Empresa Dura corre o risco de perder 60% da produção a partir de Outubro

A Câmara Municipal da Guarda está a acompanhar a situação na fábrica Dura Automotive que, a partir de Outubro, corre o risco de perder 60% da sua produção, disse hoje o seu presidente. O autarca Carlos Chaves Monteiro (PSD) disse aos jornalistas, no final da reunião quinzenal do executivo, onde o assunto foi abordado pelo vereador socialista Eduardo Brito, que a situação na empresa está a ser acompanhada pelo município e pelo Governo.
Segundo o autarca, um cliente que representa 60% da produção da Dura «vai ser deslocalizado para a Índia» e a autarquia, em conjugação com o Ministério da Economia e o próprio director da unidade, Fernando Grilo, têm estado «em contacto estrito e permanente” no sentido de verificar os mecanismos que podem ser usados para «tentar ajudar à resolução do assunto». «A Comissão de Trabalhadores é conhecedora destas sinergias da Câmara Municipal, que existem em prol da defesa do emprego, da indústria e daquele investimento internacional na Guarda. Sendo certo que é 60% da produção que corre risco e é importante olhar para esses 40% que ficam, de forma que a empresa não feche», disse Carlos Chaves Monteiro.
O autarca garantiu que, «até Outubro», o maior cliente «continuará a solicitar a produção à Dura» da Guarda e, a partir dessa data, será necessário reforçar a presença da empresa e encontrar «potenciais investidores». «A Guarda tem ali 160 trabalhadores qualificados.

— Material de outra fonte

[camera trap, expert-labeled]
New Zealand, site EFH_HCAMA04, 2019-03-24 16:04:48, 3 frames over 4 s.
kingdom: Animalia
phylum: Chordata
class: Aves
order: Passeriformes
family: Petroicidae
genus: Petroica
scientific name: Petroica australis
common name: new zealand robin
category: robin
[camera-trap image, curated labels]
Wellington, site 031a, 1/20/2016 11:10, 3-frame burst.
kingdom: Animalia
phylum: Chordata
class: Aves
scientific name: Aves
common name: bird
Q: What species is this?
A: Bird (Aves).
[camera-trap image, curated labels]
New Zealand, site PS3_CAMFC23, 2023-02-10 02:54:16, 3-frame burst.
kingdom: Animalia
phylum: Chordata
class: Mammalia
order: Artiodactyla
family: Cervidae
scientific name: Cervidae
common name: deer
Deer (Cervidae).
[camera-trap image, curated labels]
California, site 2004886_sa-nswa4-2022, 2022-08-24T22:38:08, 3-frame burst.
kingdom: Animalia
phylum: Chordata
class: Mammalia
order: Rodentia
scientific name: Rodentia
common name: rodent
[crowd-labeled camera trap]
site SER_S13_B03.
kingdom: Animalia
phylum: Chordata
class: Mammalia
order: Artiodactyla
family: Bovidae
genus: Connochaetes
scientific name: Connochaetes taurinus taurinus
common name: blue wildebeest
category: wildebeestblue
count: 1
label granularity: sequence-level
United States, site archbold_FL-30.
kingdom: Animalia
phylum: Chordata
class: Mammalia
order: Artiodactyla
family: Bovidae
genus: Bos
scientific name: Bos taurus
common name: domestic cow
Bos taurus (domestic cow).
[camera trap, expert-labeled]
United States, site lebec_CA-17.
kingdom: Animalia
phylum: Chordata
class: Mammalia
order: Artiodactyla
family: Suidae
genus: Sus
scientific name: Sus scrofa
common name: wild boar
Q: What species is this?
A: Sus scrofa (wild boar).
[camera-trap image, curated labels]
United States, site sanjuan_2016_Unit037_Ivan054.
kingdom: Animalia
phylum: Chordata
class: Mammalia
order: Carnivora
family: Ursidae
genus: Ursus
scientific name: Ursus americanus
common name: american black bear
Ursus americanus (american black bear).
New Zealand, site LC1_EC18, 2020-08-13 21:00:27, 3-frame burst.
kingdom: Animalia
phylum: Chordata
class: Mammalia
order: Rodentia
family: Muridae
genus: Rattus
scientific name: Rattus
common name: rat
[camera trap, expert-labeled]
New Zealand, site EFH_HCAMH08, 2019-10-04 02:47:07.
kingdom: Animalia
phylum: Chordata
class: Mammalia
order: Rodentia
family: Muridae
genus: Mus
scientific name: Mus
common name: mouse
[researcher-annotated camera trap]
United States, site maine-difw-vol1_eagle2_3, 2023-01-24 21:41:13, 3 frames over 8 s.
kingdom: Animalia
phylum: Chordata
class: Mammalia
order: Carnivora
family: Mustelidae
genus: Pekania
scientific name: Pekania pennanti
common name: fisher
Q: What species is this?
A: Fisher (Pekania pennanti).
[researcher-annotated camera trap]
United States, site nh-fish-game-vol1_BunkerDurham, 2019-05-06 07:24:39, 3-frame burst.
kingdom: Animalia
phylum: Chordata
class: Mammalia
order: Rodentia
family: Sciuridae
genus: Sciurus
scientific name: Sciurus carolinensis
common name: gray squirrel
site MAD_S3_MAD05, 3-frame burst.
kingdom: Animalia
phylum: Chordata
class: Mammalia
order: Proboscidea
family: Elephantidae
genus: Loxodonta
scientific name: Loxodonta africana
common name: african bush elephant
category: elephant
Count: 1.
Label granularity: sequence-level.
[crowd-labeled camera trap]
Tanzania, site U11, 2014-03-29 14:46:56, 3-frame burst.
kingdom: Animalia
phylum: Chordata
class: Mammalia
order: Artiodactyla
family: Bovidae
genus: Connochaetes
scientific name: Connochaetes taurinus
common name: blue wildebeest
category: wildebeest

Temos um equipamento fabril dotado das infraestruturas mais modernas” e com «espaço para expandir a actividade industrial», observou. Assumindo que o processo de despedimento «é algo que está colocado com um grau elevado de probabilidade», Carlos Chaves Monteiro considera «importante» que a Guarda mantenha «todos os investimentos».
O vereador socialista Eduardo Brito abordou o assunto no período de antes da ordem do dia da reunião do executivo municipal da Guarda, tendo pedido esclarecimentos ao presidente após reconhecer que «as notícias que vêm a público não são famosas».
Após ouvir as explicações de Carlos Chaves Monteiro sobre a Dura Automotive – Indústria de Componentes para Automóveis, Lda., instalada na freguesia de Vila Cortez do Mondego, o socialista disse que a Câmara Municipal “é pouco ousada» e devia ter «uma estrutura profissionalizada na procura de investimento» para o território.
O Governo também já anunciou que está a acompanhar a eventual deslocalização da produção da fábrica da Guarda, denunciada pelos trabalhadores, e realizou «diligências junto do maior accionista da empresa para alertar para a situação».
Na resposta a uma pergunta feita pelo Bloco de Esquerda (BE) através da Assembleia da República, relativamente à possível deslocalização para a Índia da unidade fabril que produz componentes para a indústria automóvel, o gabinete do ministro Adjunto e da Economia refere que «actualmente a situação da empresa está a ser acompanhada por outras áreas governativas».